Whilst Mrs. Clover was speaking Gammon beckoned to the landlady, and together they retreated from the room, closing the door behind them. On the stairs stood Mr. and Mrs. Cheeseman eager for the latest news of the fray. At their invitation Mrs. Bubb and the hero of the evening stepped up, and for a quarter of an hour Mrs. Clover was left alone with her niece. Then the landlady’s attention was called by a voice from below.
“I must be going, Mrs. Bubb; I’ll say good night.”
Quickly Mrs. Bubb descended; she saw at a glance that Polly’s wrath had in no degree diminished, and that Mrs. Clover was no whit easier in mind; but both had become silent. Merely saying that she would see her hostess again before long, the lady of the china shop took a hurried leave and quitted the house.
She had walked but a few yards when Mr. Gammon’s voice sounded at her shoulder.
“I’ll see you part of the way home,” he said genially.
“I’m much obliged to you, Mr. Gammon,” was Mrs. Clover’s reply, “but I can find my own way.”
“You’ll let me see you into a ’bus, at all events.”
“Please don’t trouble; I’d much rather you didn’t.”
“Why?” asked Gammon bluntly.
“Because I had. I’ll say good night.”
She stood still looking him in the face with cold displeasure; only for a moment though, as her eyes could not bear the honest look in his.
“Right you are,” said Gammon with affected carelessness. “Just as you like. I won’t force my company on anyone.”
Mrs. Clover made the movement which in women of her breeding signifies a formal bow—hopelessly awkward, rigid, and self-conscious—and walked rapidly away. The man, not a little crestfallen, swung round on his heel.
“What’s wrong now?” he asked himself. “It can t be about Minnie, for she was all right till after supper. And why it should make her angry because I lugged that cat Polly downstairs is more than I can understand. Well, I shan’t die of it.”

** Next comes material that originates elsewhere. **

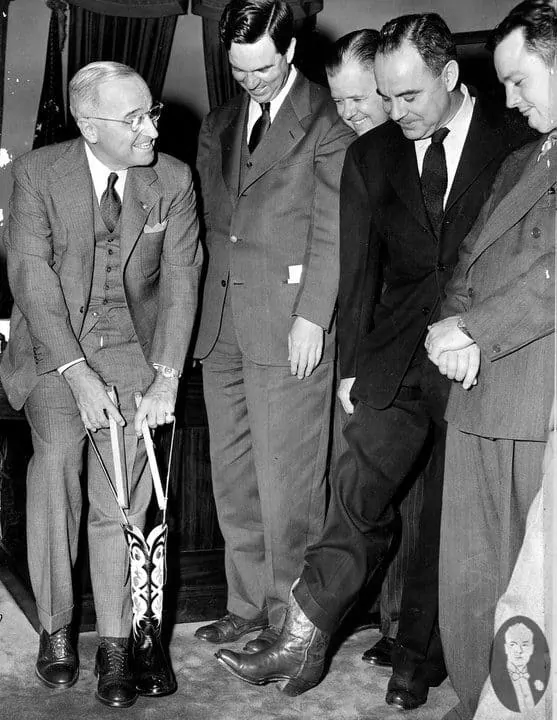 Harry S. Truman with captoe oxfords and cowboy boots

On re-entering the house he found all quiet. Polly had returned to her chamber, Mrs. Bubb was in the Cheesemans’ room. He went down into the kitchen, where the gas was burning, and sat till the landlady came down.
“I don’t see as you did much good,” was Mrs. Bubb’s first remark, in the tone which signifies reaction after excitement. “It weren’t worth breaking a door in, it seems to me.”
Gammon hung his head.
“Didn’t Polly tell her anything?”
“She stuck out she knew where the ’usband was, and that’s all.”
“How do you know?”
“Polly said so as she went upstairs, and ’oped her awnt ’ud sleep well on it.”